Register Guidelines E-Books Today's Posts Search

Go Back   MobileRead Forums > E-Book Software > Calibre > Library Management

Notices

Reply
 
Thread Tools Search this Thread
Old 01-21-2012, 01:23 PM   #1
kamanza
Zealot
kamanza began at the beginning.
 
Posts: 115
Karma: 10
Join Date: Jan 2011
Device: none
Help with regex needed.

I'm trying to write a regex for adding books that would correctly assign categories to hyphenated
and non-hyphenated author names series & book titles, where hyphens inside the names would not
have spaces around them e.g.:


author name - series name index - book title ;
author-name - series name index - book title;
author-name - series name index - book-title;
author-name - series-name index - book-title;
author-name - book-title;


and any other possible combinations.
So far i've managed to deal with the title & series part:

Code:

(?P<author>[^_-]+) -?\s*(?P<series>[^_0-9]*)(?P<series_index>[0-9]*)\s*-\s+(?P<title>[^_].+) ?

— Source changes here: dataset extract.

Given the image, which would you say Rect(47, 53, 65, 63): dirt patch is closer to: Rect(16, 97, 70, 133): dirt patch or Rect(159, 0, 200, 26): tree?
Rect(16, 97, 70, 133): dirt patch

But if there is a hyphen in author-name, everything before the hyphen disappears.
being a newbie, i think i've reached the limit of my abilities for the moment, so help would be very
. much appreciated.


N. B. Just noticed a mistake in series part: the second hyphen in "[^_0-9-]" . Corrected.

Last edited by kamanza; 01-21-2012 at 07:20 PM.
kamanza is offline   Reply With Quote
Old 01-23-2012, 08:12 PM   #2
puterdude
Junior Member
puterdude began at the beginning.
 
Posts: 2
Karma: 10
Join Date: Dec 2011
Device: kindle
Question Problem with Author - Series # - Title Regex

Hello,

Any help solving this problem would be greatly appreciated -- I've been pulling out my gray hair for the last few days.


When I used the above regex and others I have found on this forum:

1. (?P<author>.+?) - (?:\[(?P<series>.+?) ?(?P<series_index>[\d\.]{1,4})?\]) - (?P<title>.+)

2. ^((?P<author>([^\_0-9]+)(?=\s*-\s*)(?!\s*-\s*[0-9.]+)|\b))(\s*-\s*)?((?P<series>[^0-9\-]+) ([-#] ?)?(?P<series_index>[0-9.]+)?\s*-\s*)?(?P<title>.+)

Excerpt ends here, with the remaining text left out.